For Biver, Hublot’s success correlates directly to its unrelenting approach to research and design in pursuit of the perfect timepiece.
“No innovation, no future,” Biver, now the company Chairman, says as he accentuates the point with a sweeping wave of his right hand. “If I have to choose to spend $10 million in research and development and $10 million in a new marketing strategy I will always take the $10 million in research and development because that gives us our future and that gives us deep, profound and solid substance. Research and development are the most important part of our business.
“Marketing is a fantastic communicating tool but, at the end of the day, if marketing cannot communicate substance, you communicate what? Fashion. Fashion is great but fashion will one day let you down because fashion changes all the time. When fashion lets you down and you don’t have substance, then you will disappear,” Biver asserts.
Hublot traveled that road once before. Founded in 1980, the company made a splash when founder Carlo Crocco became the first to fuse precious metals with functional natural rubber. However, it had accomplished little of substance since its earliest days. Biver advanced the company’s signature “Art of Fusion” concept and today Hublot continues to meld classic materials with rare metals, ceramics and organic compounds to yield altogether different products.

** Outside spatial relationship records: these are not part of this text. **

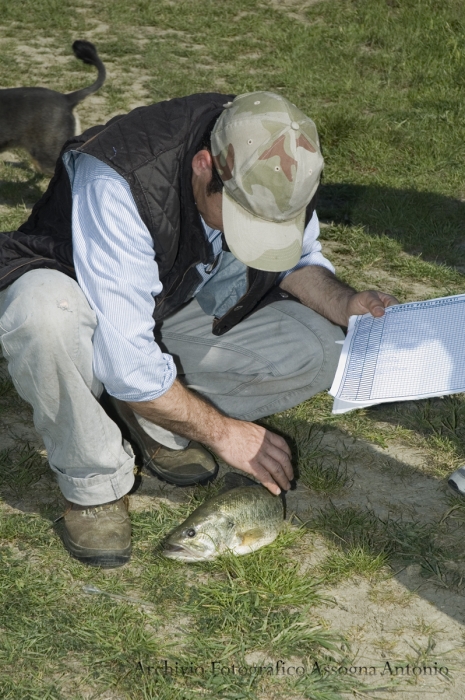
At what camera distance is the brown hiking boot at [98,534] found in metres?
2.95

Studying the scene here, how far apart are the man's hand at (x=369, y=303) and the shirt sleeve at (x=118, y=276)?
33.6 inches

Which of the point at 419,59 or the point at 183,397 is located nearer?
the point at 183,397

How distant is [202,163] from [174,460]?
1.29m

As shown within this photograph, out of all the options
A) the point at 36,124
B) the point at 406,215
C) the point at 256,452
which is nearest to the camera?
the point at 256,452

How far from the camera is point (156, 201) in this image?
2.69 metres

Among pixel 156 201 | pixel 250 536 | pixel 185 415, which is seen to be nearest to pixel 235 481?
pixel 250 536

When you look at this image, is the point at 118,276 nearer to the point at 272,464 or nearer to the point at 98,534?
the point at 272,464

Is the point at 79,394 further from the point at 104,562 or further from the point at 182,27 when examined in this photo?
the point at 182,27

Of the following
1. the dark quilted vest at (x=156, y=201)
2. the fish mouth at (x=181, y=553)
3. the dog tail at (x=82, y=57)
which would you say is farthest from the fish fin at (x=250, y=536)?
the dog tail at (x=82, y=57)

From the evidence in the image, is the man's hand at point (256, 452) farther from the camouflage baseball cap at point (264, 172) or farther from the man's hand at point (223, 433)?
the camouflage baseball cap at point (264, 172)

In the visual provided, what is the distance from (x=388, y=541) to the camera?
3078 mm

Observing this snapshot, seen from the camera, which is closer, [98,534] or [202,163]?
[202,163]

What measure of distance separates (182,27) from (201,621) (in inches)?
362

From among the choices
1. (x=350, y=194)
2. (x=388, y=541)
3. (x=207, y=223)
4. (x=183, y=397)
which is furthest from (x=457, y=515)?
(x=350, y=194)
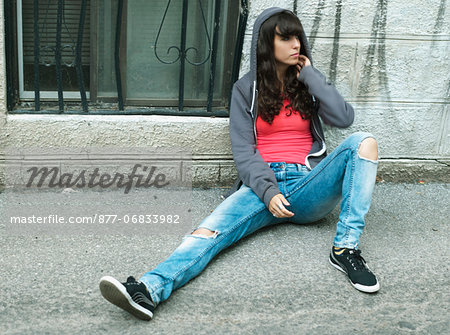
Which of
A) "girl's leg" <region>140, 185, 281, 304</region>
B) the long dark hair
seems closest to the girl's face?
the long dark hair

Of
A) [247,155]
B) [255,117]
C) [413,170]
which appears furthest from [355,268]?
[413,170]

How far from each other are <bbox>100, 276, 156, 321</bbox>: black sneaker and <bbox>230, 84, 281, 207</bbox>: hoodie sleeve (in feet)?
3.06

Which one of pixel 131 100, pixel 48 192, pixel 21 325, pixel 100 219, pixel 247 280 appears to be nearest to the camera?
pixel 21 325

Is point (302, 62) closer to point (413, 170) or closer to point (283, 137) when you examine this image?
point (283, 137)

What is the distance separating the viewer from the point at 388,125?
3.98 meters

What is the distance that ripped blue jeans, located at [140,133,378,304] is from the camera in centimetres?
255

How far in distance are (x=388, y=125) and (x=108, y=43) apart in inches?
82.3

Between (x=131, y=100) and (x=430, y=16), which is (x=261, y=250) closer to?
(x=131, y=100)

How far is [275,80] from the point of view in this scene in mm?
3262

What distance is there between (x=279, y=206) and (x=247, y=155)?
410 mm

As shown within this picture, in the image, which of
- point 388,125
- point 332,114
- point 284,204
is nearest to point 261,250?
point 284,204

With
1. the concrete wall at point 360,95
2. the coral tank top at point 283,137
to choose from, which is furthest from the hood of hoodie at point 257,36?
the concrete wall at point 360,95

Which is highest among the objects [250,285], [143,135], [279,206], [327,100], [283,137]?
[327,100]

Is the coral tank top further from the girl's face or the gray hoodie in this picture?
the girl's face
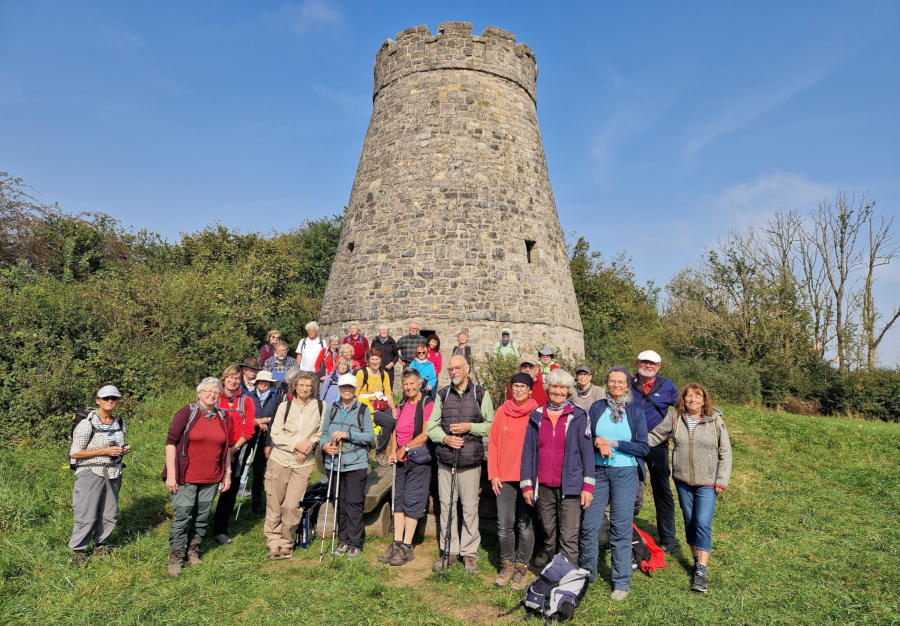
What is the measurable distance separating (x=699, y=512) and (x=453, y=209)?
9168mm

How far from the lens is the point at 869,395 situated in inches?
651

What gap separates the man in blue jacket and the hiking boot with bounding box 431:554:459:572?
235cm

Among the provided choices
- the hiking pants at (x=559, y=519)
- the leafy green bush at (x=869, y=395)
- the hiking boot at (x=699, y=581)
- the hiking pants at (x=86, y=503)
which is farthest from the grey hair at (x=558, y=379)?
the leafy green bush at (x=869, y=395)

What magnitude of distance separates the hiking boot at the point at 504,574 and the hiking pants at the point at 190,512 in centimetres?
300

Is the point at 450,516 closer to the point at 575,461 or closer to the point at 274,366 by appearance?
the point at 575,461

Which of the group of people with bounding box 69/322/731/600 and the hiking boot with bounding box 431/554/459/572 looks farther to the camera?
the hiking boot with bounding box 431/554/459/572

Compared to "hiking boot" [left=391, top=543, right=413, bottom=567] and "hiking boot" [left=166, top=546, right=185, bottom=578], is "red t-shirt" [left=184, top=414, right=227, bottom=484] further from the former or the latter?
"hiking boot" [left=391, top=543, right=413, bottom=567]

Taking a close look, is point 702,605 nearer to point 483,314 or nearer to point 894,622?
point 894,622

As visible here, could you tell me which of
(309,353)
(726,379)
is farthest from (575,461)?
(726,379)

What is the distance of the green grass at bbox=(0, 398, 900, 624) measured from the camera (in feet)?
12.9

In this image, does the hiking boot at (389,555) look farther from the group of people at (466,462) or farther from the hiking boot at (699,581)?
the hiking boot at (699,581)

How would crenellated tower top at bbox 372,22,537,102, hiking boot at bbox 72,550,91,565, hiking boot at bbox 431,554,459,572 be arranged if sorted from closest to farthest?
1. hiking boot at bbox 72,550,91,565
2. hiking boot at bbox 431,554,459,572
3. crenellated tower top at bbox 372,22,537,102

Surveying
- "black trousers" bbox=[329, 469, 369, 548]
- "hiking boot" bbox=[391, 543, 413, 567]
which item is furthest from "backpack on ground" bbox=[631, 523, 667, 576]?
"black trousers" bbox=[329, 469, 369, 548]

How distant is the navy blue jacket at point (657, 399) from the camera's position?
518 centimetres
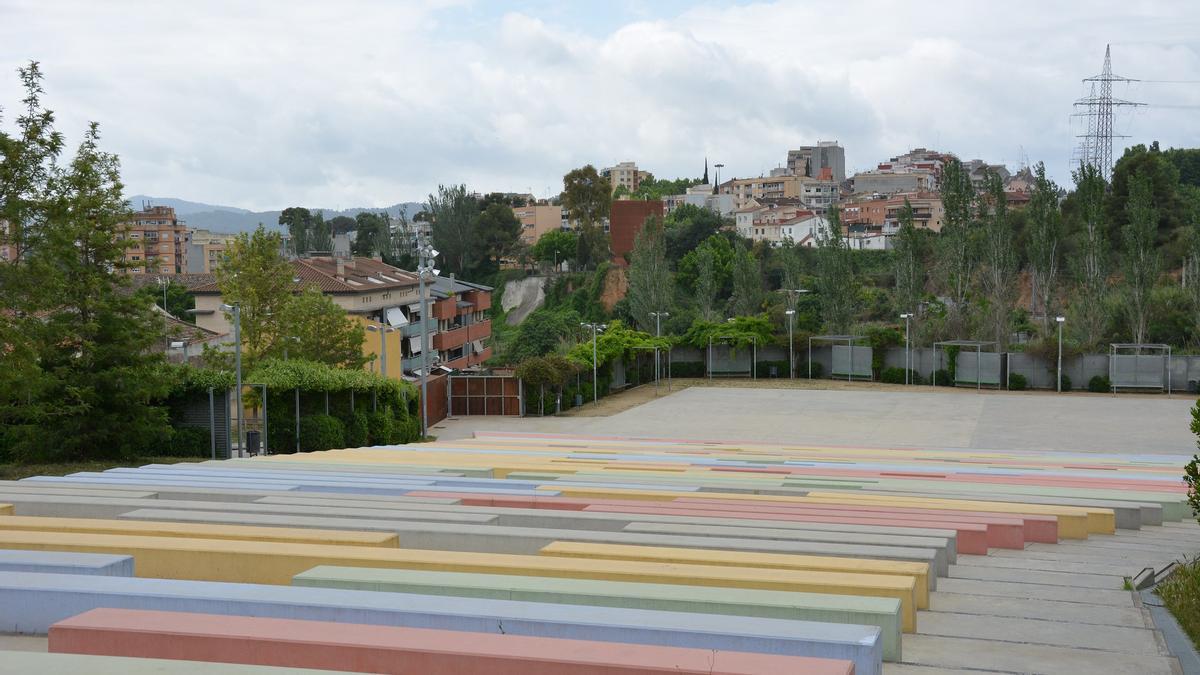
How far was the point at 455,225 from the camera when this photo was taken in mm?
110312

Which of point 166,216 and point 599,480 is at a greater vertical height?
point 166,216

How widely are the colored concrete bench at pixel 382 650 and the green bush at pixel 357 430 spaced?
86.1 feet

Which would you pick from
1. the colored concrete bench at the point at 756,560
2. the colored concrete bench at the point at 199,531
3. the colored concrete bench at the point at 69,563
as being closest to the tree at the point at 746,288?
the colored concrete bench at the point at 199,531

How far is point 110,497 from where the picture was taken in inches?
385

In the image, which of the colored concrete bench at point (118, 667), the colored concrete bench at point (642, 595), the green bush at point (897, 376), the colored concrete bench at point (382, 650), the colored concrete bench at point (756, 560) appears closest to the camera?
the colored concrete bench at point (118, 667)

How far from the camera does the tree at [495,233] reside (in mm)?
112375

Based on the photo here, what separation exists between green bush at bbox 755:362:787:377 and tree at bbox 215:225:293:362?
23305mm

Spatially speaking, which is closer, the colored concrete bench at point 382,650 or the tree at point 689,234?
the colored concrete bench at point 382,650

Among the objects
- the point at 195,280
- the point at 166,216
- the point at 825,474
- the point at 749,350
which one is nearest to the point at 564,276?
the point at 195,280

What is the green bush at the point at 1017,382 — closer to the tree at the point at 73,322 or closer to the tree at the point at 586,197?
the tree at the point at 73,322

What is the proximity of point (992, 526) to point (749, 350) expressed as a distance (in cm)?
4326

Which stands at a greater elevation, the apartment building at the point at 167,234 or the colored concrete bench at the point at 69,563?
the apartment building at the point at 167,234

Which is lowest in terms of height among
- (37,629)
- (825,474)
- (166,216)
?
(825,474)

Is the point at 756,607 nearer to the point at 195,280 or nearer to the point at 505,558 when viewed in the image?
the point at 505,558
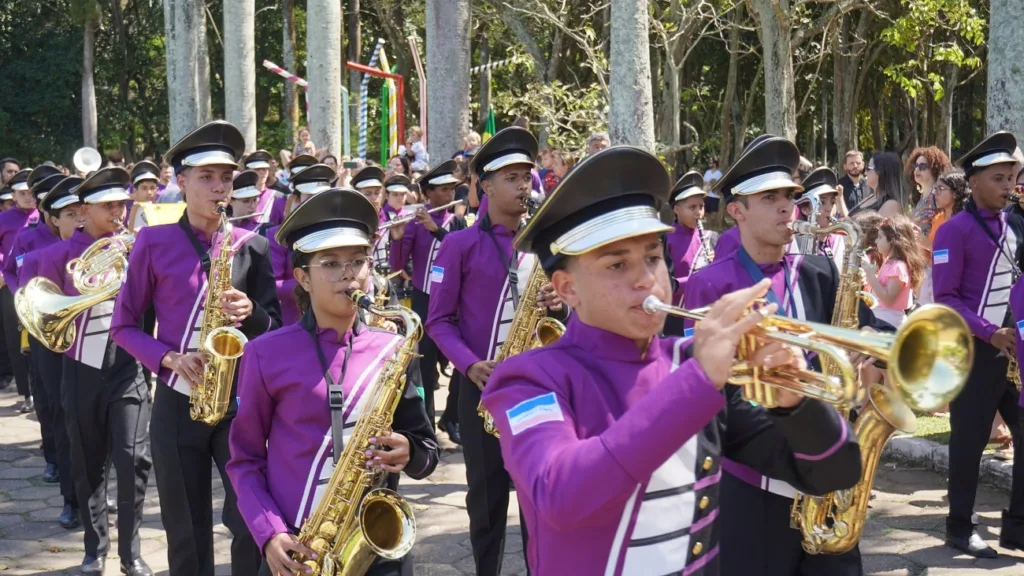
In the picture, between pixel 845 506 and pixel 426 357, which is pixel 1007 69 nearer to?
pixel 426 357

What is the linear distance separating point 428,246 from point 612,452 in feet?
26.9

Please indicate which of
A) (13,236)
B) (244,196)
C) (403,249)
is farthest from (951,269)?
(13,236)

Its latest endeavour, Magic Gold, is a scratch resistant 18 karat gold and ceramic alloy.
A global market
These days, the Hublot Genève brand seems omnipresent. The company has shown itself to be every bit as innovative and adept at non-traditional marketing (social media, guerilla, ambush) as it has been in development, forging a number of high-profile partnerships.
Hublot is the official watch for both Formula One and Ferrari; the official timekeeper for the FIFA World Cup (2010, 2014) and the Union of European Football Federations (UEFA) Euro 2012 competitions; and is aligned with Manchester United of the English Premier League, the National Basketball Association’s Miami Heat, the Swiss sailing group Alinghi, the Yacht Club de Monaco and the World Boxing Council.
Among its global ambassadors are Formula One President and CEO Bernie Ecclestone, the family of deceased Formula One legend Ayrton Senna, Olympic and World Champion sprinter Usain Bolt, Dwayne Wade and Udonis Haslem of the Miami Heat, FIFA President Sepp Blatter, Manchester United coach Sir Alex Ferguson, Czech super model Veronica Verakova, Chinese actor Jet Li and Argentine football legend Diego Maradona, who has a penchant for wearing watches on both wrists.
Why the affinity for Formula One and Ferrari?
“Formula One is an engine. It’s an engine for speed, an engine for emotion, an engine for dreams and an engine for success. A watch is also an engine, an engine for the wrist, an engine for success. So basically we are two in the same business. We are making engines,” Biver explains.
“Formula One and Ferrari are like cousins and we also have the same consumer; we talk to the same people. We are glamour, we are expensive, we are selective and we are exclusive,” he concludes.